DIRECTIONS: Where a line below contains "motosiklet", count it. Reply with the total only.

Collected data
────
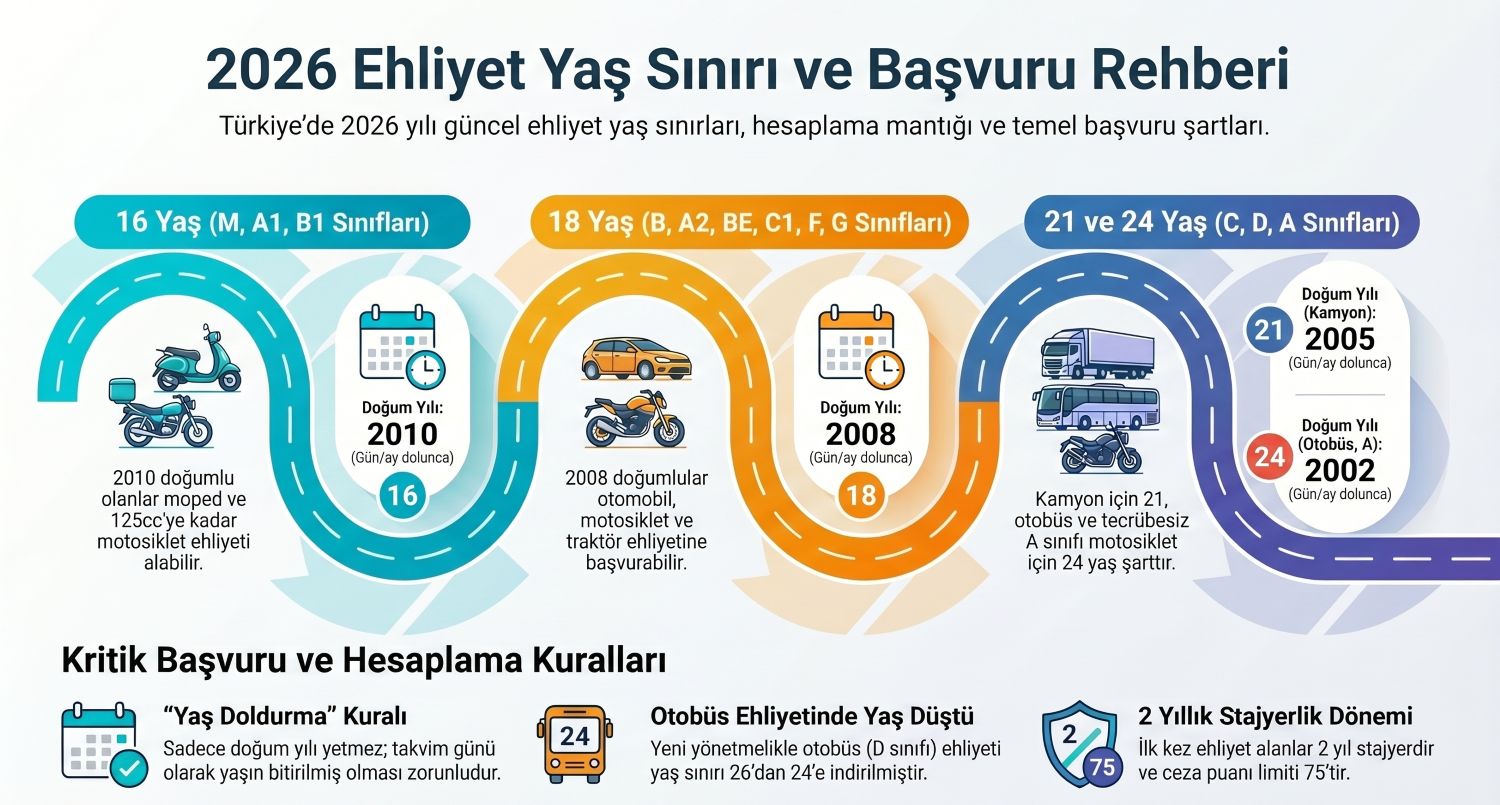 2026 Ehliyet Yaş Sınırı ve Başvuru Rehberi

Türkiye'de 2026 yılı güncel ehliyet yaş sınırları, hesaplama mantığı ve temel başvuru şartları.

16 Yaş (M, A1, B1 Sınıfları)

Doğum Yılı: 2010 (Gün/ay dolunca)

16

2010 doğumlu olanlar moped ve 125cc'ye kadar motosiklet ehliyeti alabilir.

18 Yaş (B, A2, BE, C1, F, G Sınıfları)

Doğum Yılı: 2008 (Gün/ay dolunca)

18

2008 doğumlular otomobil, motosiklet ve traktör ehliyetine başvurabilir.

21 ve 24 Yaş (C, D, A Sınıfları)

21 Doğum Yılı (Kamyon): 2005 (Gün/ay dolunca)

24 Doğum Yılı (Otobüs, A): 2002 (Gün/ay dolunca)

Kamyon için 21, otobüs ve tecrübesiz A sınıfı motosiklet için 24 yaş şarttır.

Kritik Başvuru ve Hesaplama Kuralları

"Yaş Doldurma" Kuralı
Sadece doğum yılı yetmez; takvim günü olarak yaşın bitirilmiş olması zorunludur.

24
Otobüs Ehliyetinde Yaş Düştü
Yeni yönetmelikle otobüs (D sınıfı) ehliyeti yaş sınırı 26'dan 24'e indirilmiştir.

2 75
2 Yıllık Stajyerlik Dönemi
İlk kez ehliyet alanlar 2 yıl stajyerdir ve ceza puanı limiti 75'tir.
────
TASK SOLUTION: 3